▶ WHAT IS REQUIRED:
Repeat each line exactly, leaving nothing out.

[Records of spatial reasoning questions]
--------------------

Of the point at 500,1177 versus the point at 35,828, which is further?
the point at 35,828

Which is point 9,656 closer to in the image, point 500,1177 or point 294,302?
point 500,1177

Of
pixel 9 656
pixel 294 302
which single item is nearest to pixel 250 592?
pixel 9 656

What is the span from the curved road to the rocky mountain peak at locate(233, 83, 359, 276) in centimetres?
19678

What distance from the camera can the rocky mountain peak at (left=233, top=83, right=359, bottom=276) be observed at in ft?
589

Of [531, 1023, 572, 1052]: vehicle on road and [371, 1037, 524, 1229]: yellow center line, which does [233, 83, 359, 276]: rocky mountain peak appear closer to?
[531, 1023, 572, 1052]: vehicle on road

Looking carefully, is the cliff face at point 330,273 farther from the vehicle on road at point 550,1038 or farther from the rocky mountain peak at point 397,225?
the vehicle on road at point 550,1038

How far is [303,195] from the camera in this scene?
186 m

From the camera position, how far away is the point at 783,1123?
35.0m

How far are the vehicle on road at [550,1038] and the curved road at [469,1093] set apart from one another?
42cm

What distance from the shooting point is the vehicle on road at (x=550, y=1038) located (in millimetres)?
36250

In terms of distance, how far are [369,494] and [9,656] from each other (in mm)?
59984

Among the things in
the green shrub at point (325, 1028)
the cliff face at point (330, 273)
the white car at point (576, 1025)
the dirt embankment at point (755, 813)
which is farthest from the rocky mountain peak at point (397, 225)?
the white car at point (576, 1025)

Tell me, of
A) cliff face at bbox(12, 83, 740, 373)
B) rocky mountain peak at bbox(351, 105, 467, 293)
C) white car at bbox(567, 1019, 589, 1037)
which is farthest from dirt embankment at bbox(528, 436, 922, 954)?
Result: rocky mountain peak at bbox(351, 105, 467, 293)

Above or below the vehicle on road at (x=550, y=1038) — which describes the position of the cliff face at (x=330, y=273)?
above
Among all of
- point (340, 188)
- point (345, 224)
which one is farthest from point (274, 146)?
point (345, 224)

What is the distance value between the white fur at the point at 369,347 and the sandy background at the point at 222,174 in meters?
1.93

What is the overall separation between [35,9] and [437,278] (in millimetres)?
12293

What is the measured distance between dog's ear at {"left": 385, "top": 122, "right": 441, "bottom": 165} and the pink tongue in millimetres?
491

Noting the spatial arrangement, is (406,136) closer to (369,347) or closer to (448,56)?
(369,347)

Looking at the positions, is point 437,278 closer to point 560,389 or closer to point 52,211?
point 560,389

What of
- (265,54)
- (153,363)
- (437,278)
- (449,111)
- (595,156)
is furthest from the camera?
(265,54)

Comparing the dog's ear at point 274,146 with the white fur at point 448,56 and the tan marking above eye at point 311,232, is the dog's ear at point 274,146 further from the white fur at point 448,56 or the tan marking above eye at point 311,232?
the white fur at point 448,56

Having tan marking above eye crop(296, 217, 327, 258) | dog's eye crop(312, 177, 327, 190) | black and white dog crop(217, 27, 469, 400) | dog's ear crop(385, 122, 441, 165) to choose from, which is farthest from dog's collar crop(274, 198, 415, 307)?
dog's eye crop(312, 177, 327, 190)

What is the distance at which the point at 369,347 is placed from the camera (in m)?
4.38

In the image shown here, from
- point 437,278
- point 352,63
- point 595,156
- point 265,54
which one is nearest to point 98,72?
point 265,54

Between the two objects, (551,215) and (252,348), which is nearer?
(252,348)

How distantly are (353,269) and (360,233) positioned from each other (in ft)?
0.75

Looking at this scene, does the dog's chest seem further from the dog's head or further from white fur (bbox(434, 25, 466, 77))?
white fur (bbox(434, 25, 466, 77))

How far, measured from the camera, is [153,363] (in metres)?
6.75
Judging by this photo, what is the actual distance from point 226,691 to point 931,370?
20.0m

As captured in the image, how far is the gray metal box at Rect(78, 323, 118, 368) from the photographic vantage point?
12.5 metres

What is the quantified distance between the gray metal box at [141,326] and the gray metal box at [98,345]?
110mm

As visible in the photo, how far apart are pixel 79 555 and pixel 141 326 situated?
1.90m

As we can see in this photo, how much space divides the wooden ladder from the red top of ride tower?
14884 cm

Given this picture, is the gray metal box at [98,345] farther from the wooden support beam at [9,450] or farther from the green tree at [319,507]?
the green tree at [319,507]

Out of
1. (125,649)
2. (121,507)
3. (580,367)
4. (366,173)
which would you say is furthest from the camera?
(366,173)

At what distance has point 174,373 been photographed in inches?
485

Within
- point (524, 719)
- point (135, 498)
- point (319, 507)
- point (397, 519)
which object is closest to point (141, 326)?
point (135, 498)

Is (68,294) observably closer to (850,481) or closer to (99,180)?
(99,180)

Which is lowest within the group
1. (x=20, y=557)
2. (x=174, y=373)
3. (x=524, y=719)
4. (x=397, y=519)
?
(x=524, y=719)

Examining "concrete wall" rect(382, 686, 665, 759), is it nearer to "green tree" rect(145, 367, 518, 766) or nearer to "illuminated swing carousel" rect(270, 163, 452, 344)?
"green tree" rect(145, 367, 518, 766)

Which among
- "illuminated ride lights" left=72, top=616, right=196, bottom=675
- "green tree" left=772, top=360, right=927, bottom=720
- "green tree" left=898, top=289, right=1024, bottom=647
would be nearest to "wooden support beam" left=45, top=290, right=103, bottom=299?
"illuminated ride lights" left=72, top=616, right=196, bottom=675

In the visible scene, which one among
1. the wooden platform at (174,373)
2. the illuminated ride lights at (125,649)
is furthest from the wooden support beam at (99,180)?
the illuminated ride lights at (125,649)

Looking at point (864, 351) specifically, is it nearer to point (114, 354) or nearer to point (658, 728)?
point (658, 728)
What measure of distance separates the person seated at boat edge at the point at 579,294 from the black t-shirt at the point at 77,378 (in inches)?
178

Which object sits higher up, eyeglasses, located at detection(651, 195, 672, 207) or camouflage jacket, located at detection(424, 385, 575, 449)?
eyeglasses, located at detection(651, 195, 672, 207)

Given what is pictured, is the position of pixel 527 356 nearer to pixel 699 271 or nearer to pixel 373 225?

--------------------

▶ EXERCISE OUTPUT:
Of the point at 500,1177 versus the point at 35,828, which is further?
the point at 35,828

Which is point 9,656 closer to in the image, point 500,1177 or point 294,302?
point 500,1177

Of
pixel 9 656
pixel 294 302
which single item is nearest to pixel 250 592?
pixel 9 656

What is the span from the curved road to the rocky mountain peak at locate(233, 83, 359, 276) in centimetres?
19678

What distance from the camera can the rocky mountain peak at (left=233, top=83, right=359, bottom=276) be observed at in ft?
589

Of [531, 1023, 572, 1052]: vehicle on road and [371, 1037, 524, 1229]: yellow center line, which does [233, 83, 359, 276]: rocky mountain peak appear closer to?
[531, 1023, 572, 1052]: vehicle on road

Looking carefully, is the cliff face at point 330,273 farther from the vehicle on road at point 550,1038 or farther from the rocky mountain peak at point 397,225?
the vehicle on road at point 550,1038

How far is [303,195] from the camera in this scene?
186 m

From the camera position, how far away is the point at 783,1123?
35.0m

How far are the vehicle on road at [550,1038] and the curved road at [469,1093] set apart from one another?
42cm

What distance from the shooting point is the vehicle on road at (x=550, y=1038) located (in millimetres)?
36250

In terms of distance, how far are [369,494] and [9,656] from each other (in mm)?
59984

Among the things in
the green shrub at point (325, 1028)
the cliff face at point (330, 273)
the white car at point (576, 1025)
the dirt embankment at point (755, 813)
which is farthest from the rocky mountain peak at point (397, 225)?
the white car at point (576, 1025)

Tell me, of
A) cliff face at bbox(12, 83, 740, 373)
B) rocky mountain peak at bbox(351, 105, 467, 293)
C) white car at bbox(567, 1019, 589, 1037)
which is farthest from dirt embankment at bbox(528, 436, 922, 954)?
Result: rocky mountain peak at bbox(351, 105, 467, 293)

Above or below the vehicle on road at (x=550, y=1038) — which describes the position of the cliff face at (x=330, y=273)?
above
Among all of
- point (340, 188)
- point (345, 224)
which one is farthest from point (274, 146)?
point (345, 224)

What is the distance value between the white fur at the point at 369,347 and the sandy background at the point at 222,174 in meters?
1.93

What is the overall separation between [35,9] and [437,278] (in millimetres)?
12293

What is the measured distance between dog's ear at {"left": 385, "top": 122, "right": 441, "bottom": 165} and the pink tongue in millimetres?
491

Noting the spatial arrangement, is (406,136) closer to (369,347) or closer to (448,56)?
(369,347)

Looking at the positions, is point 437,278 closer to point 560,389 or closer to point 52,211?
point 560,389

What of
- (265,54)
- (153,363)
- (437,278)
- (449,111)
- (595,156)
is furthest from the camera?
(265,54)

Comparing the dog's ear at point 274,146 with the white fur at point 448,56 and the tan marking above eye at point 311,232, is the dog's ear at point 274,146 further from the white fur at point 448,56 or the tan marking above eye at point 311,232?
the white fur at point 448,56

Having tan marking above eye crop(296, 217, 327, 258) | dog's eye crop(312, 177, 327, 190) | black and white dog crop(217, 27, 469, 400) | dog's ear crop(385, 122, 441, 165) to choose from, which is farthest from dog's collar crop(274, 198, 415, 307)?
dog's eye crop(312, 177, 327, 190)

What is the distance at which the point at 369,347 is placed from the camera (in m)?
4.38

In the image shown here, from
- point 437,278
- point 352,63
- point 595,156
- point 265,54
which one is nearest to point 98,72?
point 265,54

Between the two objects, (551,215) and (252,348), which is nearer?
(252,348)

How distantly are (353,269) and (360,233) positioned from each other (in ft)?
0.75

Looking at this scene, does the dog's chest seem further from the dog's head or further from white fur (bbox(434, 25, 466, 77))?
white fur (bbox(434, 25, 466, 77))

How far, measured from the camera, is [153,363] (in metres)?
6.75
Judging by this photo, what is the actual distance from point 226,691 to point 931,370?
20.0m

As captured in the image, how far is the gray metal box at Rect(78, 323, 118, 368) from the photographic vantage point?
12.5 metres

What is the quantified distance between the gray metal box at [141,326] and the gray metal box at [98,345]?
110mm

As visible in the photo, how far apart are pixel 79 555 and pixel 141 326 situated?
1.90m

As we can see in this photo, how much space divides the wooden ladder from the red top of ride tower?
14884 cm

Given this picture, is the gray metal box at [98,345] farther from the wooden support beam at [9,450] or farther from the green tree at [319,507]?
the green tree at [319,507]

Out of
1. (125,649)
2. (121,507)
3. (580,367)
4. (366,173)
which would you say is furthest from the camera?
(366,173)

At what distance has point 174,373 been photographed in inches?
485

Within
- point (524, 719)
- point (135, 498)
- point (319, 507)
- point (397, 519)
which object is closest to point (141, 326)?
point (135, 498)

Is (68,294) observably closer to (850,481) or closer to (99,180)?
(99,180)

Which is lowest within the group
1. (x=20, y=557)
2. (x=174, y=373)
3. (x=524, y=719)
4. (x=397, y=519)
?
(x=524, y=719)

Examining "concrete wall" rect(382, 686, 665, 759), is it nearer to "green tree" rect(145, 367, 518, 766) or nearer to "illuminated swing carousel" rect(270, 163, 452, 344)?
"green tree" rect(145, 367, 518, 766)

Which among
- "illuminated ride lights" left=72, top=616, right=196, bottom=675
- "green tree" left=772, top=360, right=927, bottom=720
- "green tree" left=898, top=289, right=1024, bottom=647
would be nearest to "wooden support beam" left=45, top=290, right=103, bottom=299?
"illuminated ride lights" left=72, top=616, right=196, bottom=675

In the visible scene, which one among
1. the wooden platform at (174,373)
2. the illuminated ride lights at (125,649)
is furthest from the wooden support beam at (99,180)?
the illuminated ride lights at (125,649)

Looking at point (864, 351) specifically, is it nearer to point (114, 354) or nearer to point (658, 728)?
point (658, 728)
What measure of distance separates the person seated at boat edge at the point at 579,294 from the black t-shirt at the point at 77,378 (in inches)?
178

Which object sits higher up, eyeglasses, located at detection(651, 195, 672, 207) or camouflage jacket, located at detection(424, 385, 575, 449)?
eyeglasses, located at detection(651, 195, 672, 207)

Given what is pictured, is the position of pixel 527 356 nearer to pixel 699 271 or nearer to pixel 373 225?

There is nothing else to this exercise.